---------- EXERCISE PASSAGE ----------

Given a directed graph and a list of points in the graph, what is the
minimal subgraph that contains them all? It is preferable that the
subgraph is a tree.

A -- B -- C -- D
| |
E -- F

A, B, F =ABEF (or ABCF)
A, F, C =ABCF
A, E, D =ABCD
E

Thanks!
--Buck
edited to correct diagram for monospace font...
Apr 1 '08 #2

P: n/a
bukzor wrote:
Can someone point me in the direction of a good solution of this? I'm
using it to construct a SQL query compiler, where each node is a table
and each edge is a join. I'm planning on using the NetworkX library if
possible.
https://networkx.lanl.gov/reference/networkx/
Given a directed graph and a list of points in the graph, what is the
minimal subgraph that contains them all? It is preferable that the
subgraph is a tree.
A -- B -- C -- D
| |
E -- F
A, B, F = ABEF (or ABCF)
A, F, C =ABCF
A, E, D =ABCD
E

Thanks!
--Buck
This leaps to mind:

http://en.wikipedia.org/wiki/Kruskal's_algorithm

The implementation details are left to the reader ;)

---------- SUPPLIED INFORMATION ----------

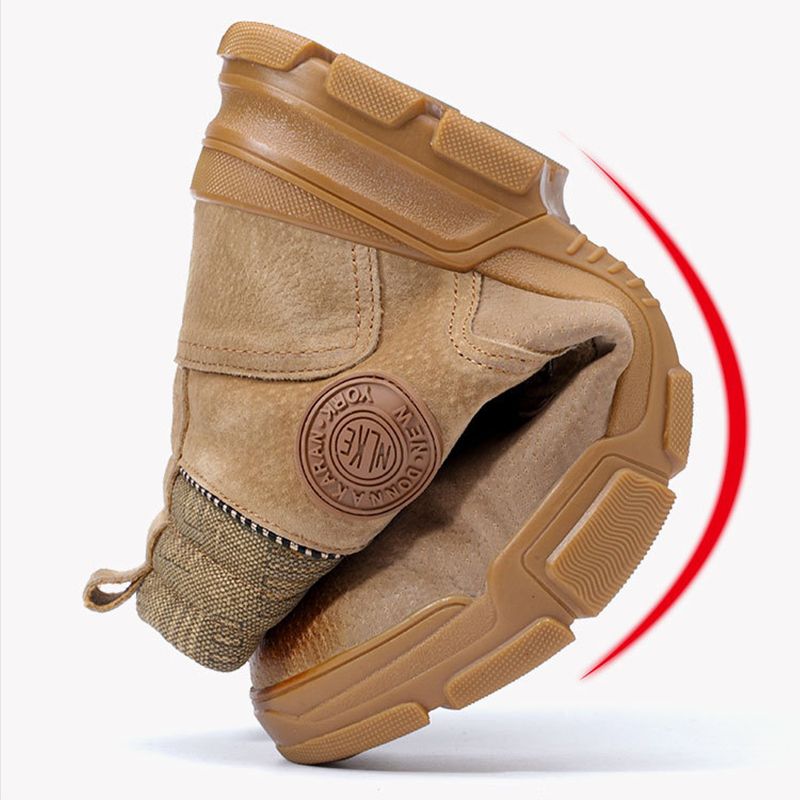 Men Genuine Leather Boots Steel Toe Safety Shoes Men Boots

----------

# WORK ORDER
Please rewrite the stretch of the graph thread that opens with the words containing "https://networkx.lanl.gov/reference/networkx/" and closes with "F = ABEF (or ABCF)", putting "nodes" wherever "points" appears. Rely only on the graph thread when answering.

# WRITTEN REPLY
https://networkx.lanl.gov/reference/networkx/
Given a directed graph and a list of nodes in the graph, what is the
minimal subgraph that contains them all? It is preferable that the
subgraph is a tree.
A -- B -- C -- D
| |
E -- F
A, B, F = ABEF (or ABCF)